- Born: c. 1839 Boston
- Died: October 1, 1894 (aged 54–55)
- Place of burial: Oak Hill Cemetery, Gloucester, Massachusetts
- Allegiance: United States
- Branch: United States Navy
- Rank: Acting master's mate
- Unit: USS John Adams
- Conflicts: American Civil War
- Awards: Medal of Honor

= Oliver O'Brien =

American military officer (1839–1894)

Oliver Albert O'Brien (c. 1839 – October 1, 1894) was a Union Navy sailor in the American Civil War and a recipient of the U.S. military's highest decoration, the Medal of Honor, for his actions during the capture of a blockade runner.

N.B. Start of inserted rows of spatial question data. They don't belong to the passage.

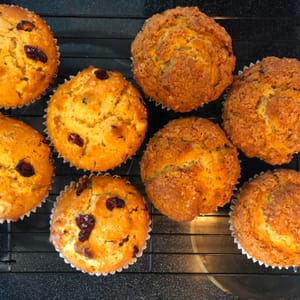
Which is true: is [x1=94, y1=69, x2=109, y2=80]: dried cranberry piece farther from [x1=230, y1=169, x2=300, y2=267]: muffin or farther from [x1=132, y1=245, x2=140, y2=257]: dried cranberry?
[x1=230, y1=169, x2=300, y2=267]: muffin

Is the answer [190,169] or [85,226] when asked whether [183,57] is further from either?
[85,226]

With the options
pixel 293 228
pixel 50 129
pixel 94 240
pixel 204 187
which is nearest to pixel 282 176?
pixel 293 228

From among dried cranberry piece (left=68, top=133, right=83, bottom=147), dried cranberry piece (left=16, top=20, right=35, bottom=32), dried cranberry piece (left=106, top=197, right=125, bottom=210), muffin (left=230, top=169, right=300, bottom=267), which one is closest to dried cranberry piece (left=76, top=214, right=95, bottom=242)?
dried cranberry piece (left=106, top=197, right=125, bottom=210)

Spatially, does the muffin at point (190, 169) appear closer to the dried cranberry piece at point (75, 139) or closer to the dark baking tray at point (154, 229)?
the dried cranberry piece at point (75, 139)

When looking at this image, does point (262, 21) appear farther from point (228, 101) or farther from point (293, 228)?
point (293, 228)

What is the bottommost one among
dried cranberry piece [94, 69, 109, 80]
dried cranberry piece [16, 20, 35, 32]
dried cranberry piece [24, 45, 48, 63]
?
dried cranberry piece [94, 69, 109, 80]
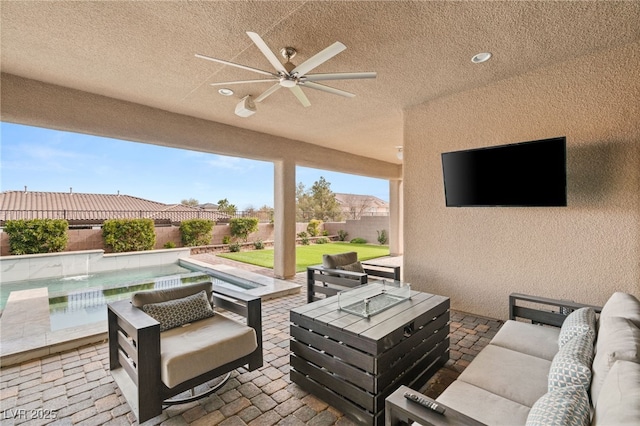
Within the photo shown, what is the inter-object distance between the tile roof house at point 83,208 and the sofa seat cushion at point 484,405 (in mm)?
11406

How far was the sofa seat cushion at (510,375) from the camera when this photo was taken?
1.58 m

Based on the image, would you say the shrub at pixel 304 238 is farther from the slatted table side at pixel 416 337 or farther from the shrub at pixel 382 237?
the slatted table side at pixel 416 337

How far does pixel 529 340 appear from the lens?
2.22 metres

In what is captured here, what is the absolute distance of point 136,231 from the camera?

Born in about 1839 in Boston, O'Brien was still living in that city when he joined the Navy. He served during the Civil War as a coxswain on the . On November 28, 1864, he was involved in the capture of the blockade runner Beatrice off Sullivan's Island in Charleston Harbor. O'Brien commanded one of the launches which approached and boarded the ship despite heavy fire from the Confederate Fort Moultrie. Beatrice's equipment was then confiscated and the ship set afire. For these actions, O'Brien was awarded the Medal of Honor a month later on December 31, 1864.

O'Brien's official Medal of Honor citation reads:
Served as coxswain on board the U.S. Sloop John Adams, Sullivan's Island Channel, 28 November 1864. Taking part in the boarding of the blockade runner Beatrice while under heavy enemy fire from Fort Moultrie, O'Brien, who was in charge of one of the boarding launches, carried out his duties with prompt and energetic conduct. This action resulted in the firing of the Beatrice and the capture of a quantity of supplies from her.

O'Brien was promoted to acting master's mate before leaving the Navy. He died on October 1, 1894, at age 54 or 55 and was buried in Oak Hill Cemetery in Gloucester, Massachusetts.